Through the use of ballot measures, advocacy groups took their proposals straight to the people, unencumbered by party loyalties or candidate weaknesses. As conservative voters in Missouri were unseating Democratic Sen. Claire McCaskill, they were also approving legalized marijuana and raising the minimum wage. Jay Inslee, Democratic governor of Washington, saw his dream of the nation’s first carbon tax crushed by a 13-point margin.

While voters tend to use partisan and personal affiliations to choose between candidates, policy questions are apparently judged by different criteria. The trend presents both opportunities and challenges for businesses hoping to anticipate the policy and political environment in which they must engage, requiring a concerted effort to dig deeper to better understand the spectrum of interests and stakeholders engaged on the issues important to them.

A MATTER OF TRUSTS 

Antitrust policy took center stage at the confirmation hearings of Attorney General nominee Bill Barr, specifically in relation to Big Tech. Several senators spent long stretches of their allotted time asking Barr, who fought the Justice Department’s attempt to block the merger of AT&T and Time Warner in 2018, about the potential for government action against the giants of Silicon Valley. Jeff Sessions, conversely, was asked only twice about antitrust matters during his Attorney General confirmation hearings in 2017.

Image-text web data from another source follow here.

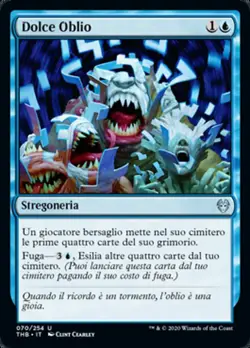 MTG 4x SWEET OBLIVION EXC - DOLCE OBLIO - THB - MAGIC - Image 1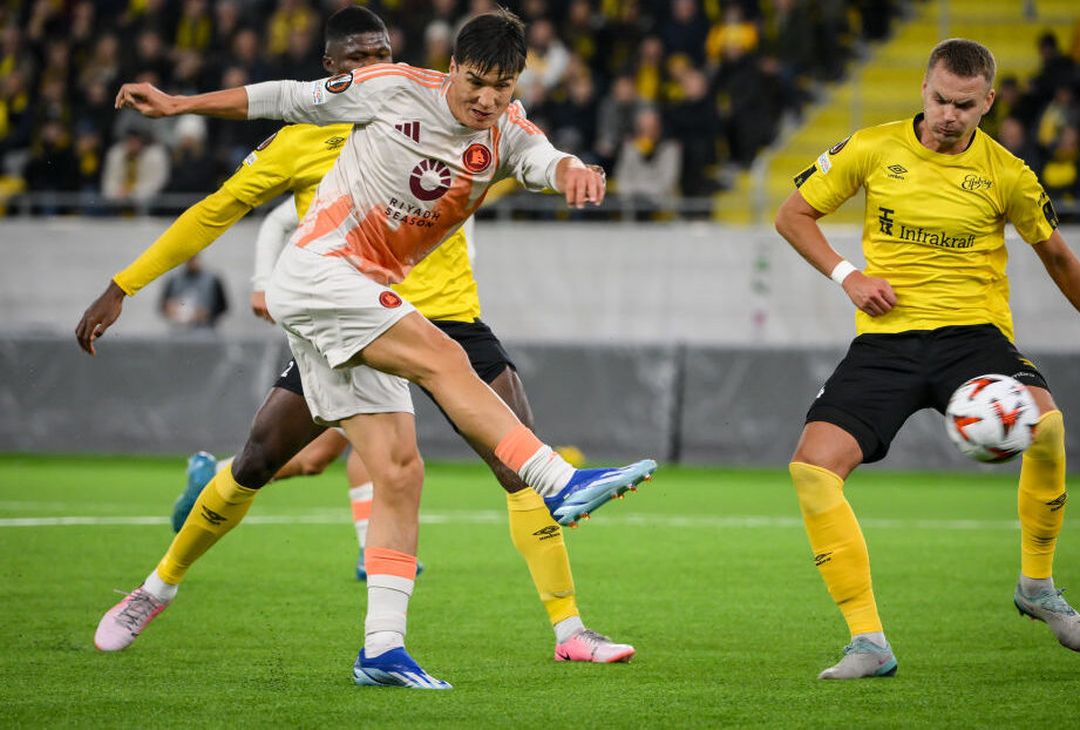 Elfsborg-Roma 1-0: FOTO GALLERY- immagine 1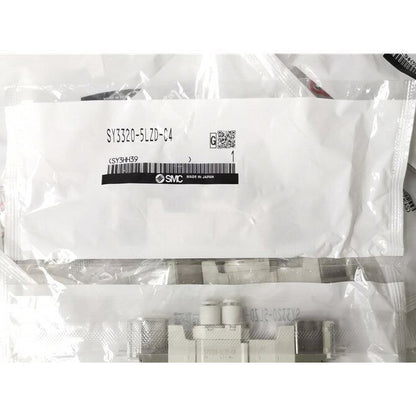 New 1PC SMC SY3320-5LZD-C4 Solenoid Valve SY33205LZDC4 - SMC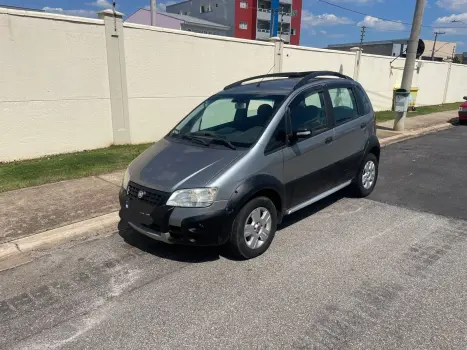 Fiat IDEA 1.8 MPI Adventure Locker 8V 4 portas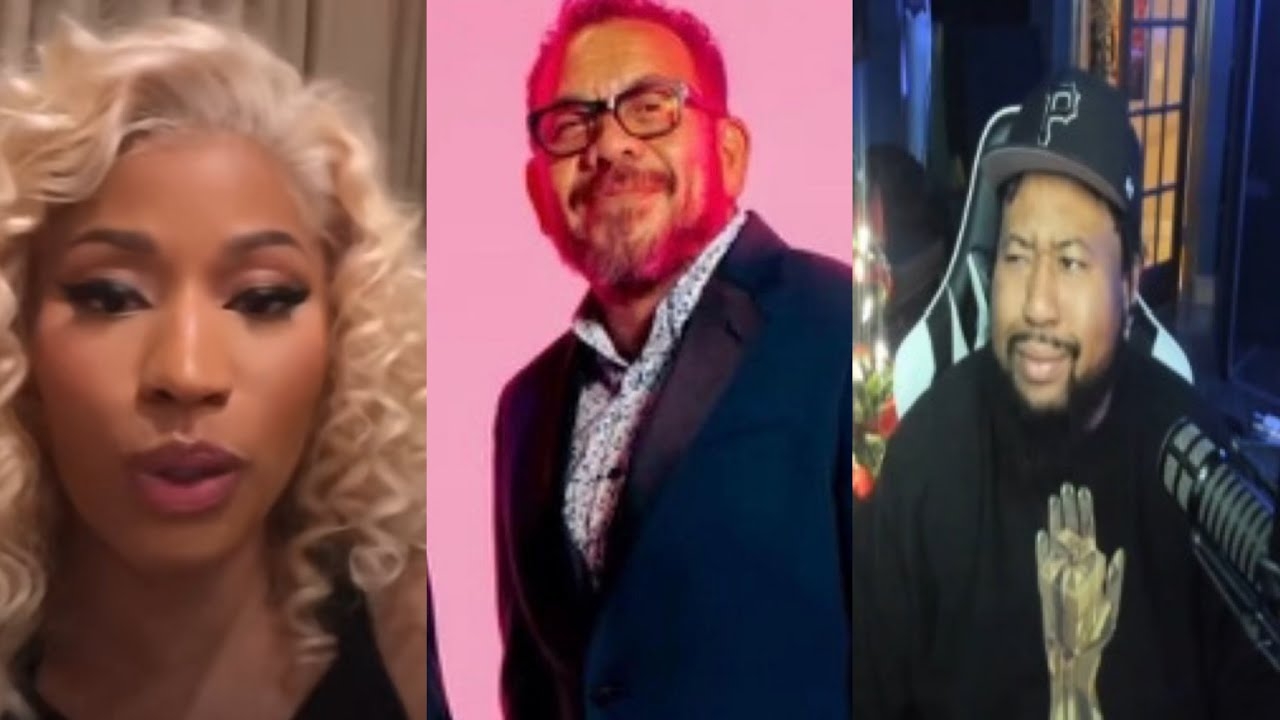 Akademiks speaks on Nicki Minaj going off on Elliott Wilson for hating on her Kai Cenat stream
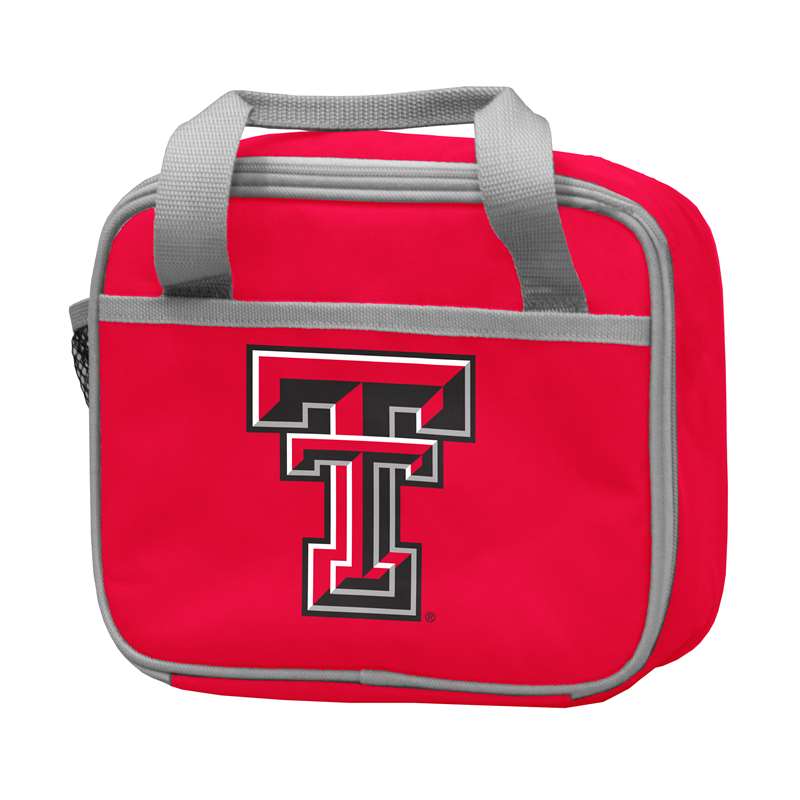 Texas Tech University Red Lunch Box f/ Primary Logo 56LD - Rookie Cooler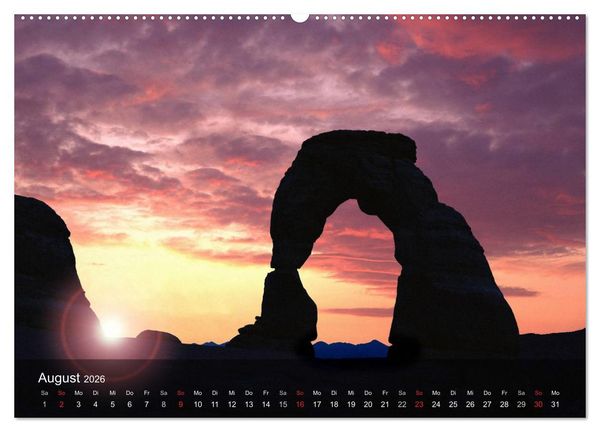 Produktbild: Nur ein Augenblick (hochwertiger Premium Wandkalender 2026 DIN A2 quer), Kunstdruck in Hochglanz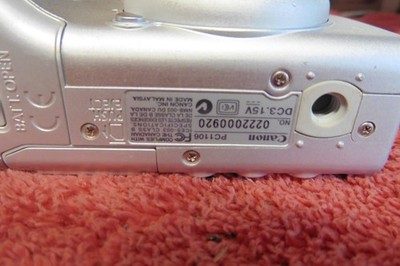 Canon Power Shot A520 4.0 megapixels (not working) | eBay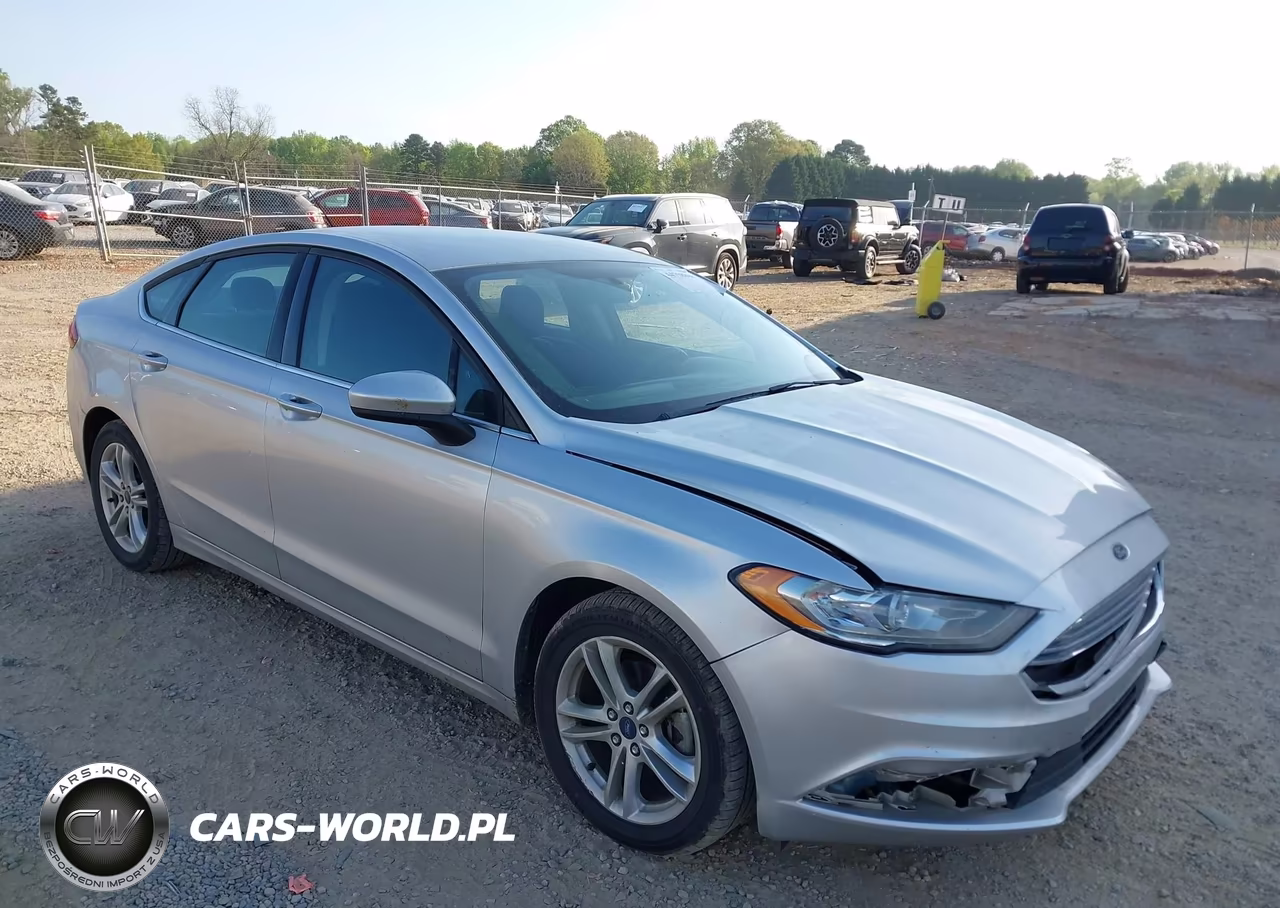 2018 Ford Fusion Se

Lawmakers’ sudden interest in the issue as it applies to tech companies seems ominous, especially in light of growing popular distrust of the industry. For his part, Barr said, “I don’t think big is necessarily bad, but I think a lot of people wonder how such huge behemoths that now exist in Silicon Valley have taken shape under the nose of the antitrust enforcers.” If confirmed, the incoming Attorney General’s handling of this waxing political issue could set the tone for his tenure and have serious regulatory ramifications across all industries.

PUNTING ON POLITICS

The Super Bowl’s cultural appeal rests only partially on football these days. Excepting New England fans, most Americans usually don’t get to support their home team in the NFL’s climactic finale and prefer to tune in for the drama of it all or the halftime show or, famously, the commercials. Now a new Morning Consult poll is putting advertisers on notice: political messages are out of bounds.

Nearly two-thirds of respondents, including 55 percent of all millennials polled, disapproved of using Super Bowl advertisements to make political statements. Morning Consult CEO Michael Ramlet noted, “The biggest disconnect between the general public and agencies and companies is this idea that you have to take stands to win Gen Z or millennials. That’s not what the data shows” most viewers of any age want during the Super Bowl.

Of course, viewers are unlikely to skip the game over a few political commercials and it is still expected to draw television’s biggest crowd. This new data should at least give Madison Avenue pause; while there may be no such thing as bad publicity, woke advertising brings just as many reputational risks as rewards.